-- GIVEN INSTRUCTION 1 --
In the forum thread below, duplicate the passage between "Bender209 avatar Apr" and "help to fix it.", inclusive.

-- TEXT SEGMENT --
......

Have you tried it with a GPU? Notice this code: public Operation save(Tensor file_prefix, CheckpointOptions? options= null) { if(options is null) { options = new CheckpointOptions(); }

        ****_tf.device("CPU"); // may be risky._****
        var sharded_suffix = array_ops.where(gen_ops.regex_full_match(file_prefix, tf.constant(@"^s3://.*")),
            constant_op.constant(".part"), constant_op.constant("_temp/part"));
        var tmp_checkpoint_prefix = gen_ops.string_join(new Tensor[] { file_prefix, sharded_suffix });
        IDictionary<string, Tensor> registered_paths = _registered_savers.Keys.ToDictionary(x => x, x => registered_saver_filename(file_prefix, x));

Bender209 avatar Apr 05 '23 18:04 Bender209

@Bender209 Yes, the code to specify the device is risky and will be fixed later. What's the problem you met when saving the model? I'll help to fix it.

AsakusaRinne avatar Apr 06 '23 04:04 AsakusaRinne

@AsakusaRinne,

TensorFlow.NET v0.100.4 TensorFlow.Keras v0.10.4 SciSharp.TensorFlow.Redist-Windows-GPU v2.10.0

Yep, its on GPU. When i'm using CPU its all ok. Thats why now i train model, save weights, then switch to CPU, create model, load weights, then i can save full model))

individ2016 avatar Apr 06 '23 09:04 individ2016

It appears we are both trying to save a model with GPU. We both are getting the same exception. Based on the stack trace: at Tensorflow.Checkpoint.MultiDeviceSaver.save(Tensor file_prefix, CheckpointOptions options) at Tensorflow.Checkpoint.TrackableSaver.<>c__DisplayClass14_0.<save_cached_when_graph_building>b__0() at Tensorflow.Checkpoint.TrackableSaver.save_cached_when_graph_building(String file_prefix, Tensor object_graph_tensor, CheckpointOptions options) at Tensorflow.Checkpoint.TrackableSaver.save(String file_prefix, Nullable`1 checkpoint_number, Session session, CheckpointOptions options) at Tensorflow.SavedModelUtils.save_and_return_nodes(Trackable obj, String export_dir, ConcreteFunction signatures, SaveOptions options, Boolean experimental_skip_checkpoint) at Tensorflow.Keras.Saving.SavedModel.KerasSavedModelUtils.save_model(Model model, String filepath, Boolean overwrite, Boolean include_optimizer, ConcreteFunction signatures, SaveOptions options, Boolean save_traces) at Tensorflow.Keras.Engine.Model.save(String filepath, Boolean overwrite, Boolean include_optimizer, String save_format, SaveOptions options, ConcreteFunction signatures, Boolean save_traces)

......

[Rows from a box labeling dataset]
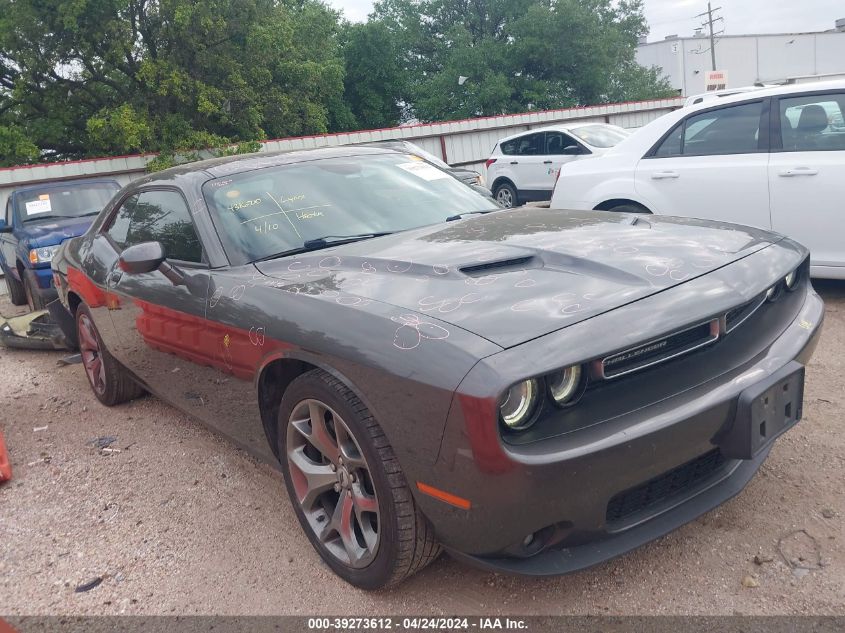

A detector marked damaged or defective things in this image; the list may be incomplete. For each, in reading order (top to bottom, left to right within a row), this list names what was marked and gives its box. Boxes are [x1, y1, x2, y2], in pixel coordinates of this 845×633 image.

damaged vehicle [49, 147, 820, 588]
missing front license plate [720, 360, 804, 460]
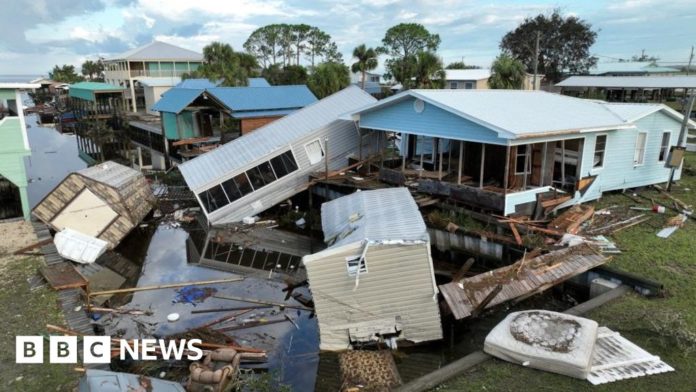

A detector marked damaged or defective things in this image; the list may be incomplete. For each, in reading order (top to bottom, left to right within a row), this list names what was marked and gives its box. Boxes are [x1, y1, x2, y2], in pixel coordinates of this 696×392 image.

damaged house [32, 162, 155, 248]
damaged house [177, 87, 378, 225]
damaged house [346, 89, 692, 214]
broken lumber [88, 278, 243, 296]
damaged house [304, 188, 440, 350]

......

-- GIVEN INSTRUCTION 2 --
Set down the lines of the records between the line holding "this 696×392 image." and the end of the records, inclusive, with no changes.

-- EXPECTED OUTPUT 1 --
Bender209 avatar Apr 05 '23 18:04 Bender209

@Bender209 Yes, the code to specify the device is risky and will be fixed later. What's the problem you met when saving the model? I'll help to fix it.

-- EXPECTED OUTPUT 2 --
A detector marked damaged or defective things in this image; the list may be incomplete. For each, in reading order (top to bottom, left to right within a row), this list names what was marked and gives its box. Boxes are [x1, y1, x2, y2], in pixel coordinates of this 696×392 image.

damaged house [32, 162, 155, 248]
damaged house [177, 87, 378, 225]
damaged house [346, 89, 692, 214]
broken lumber [88, 278, 243, 296]
damaged house [304, 188, 440, 350]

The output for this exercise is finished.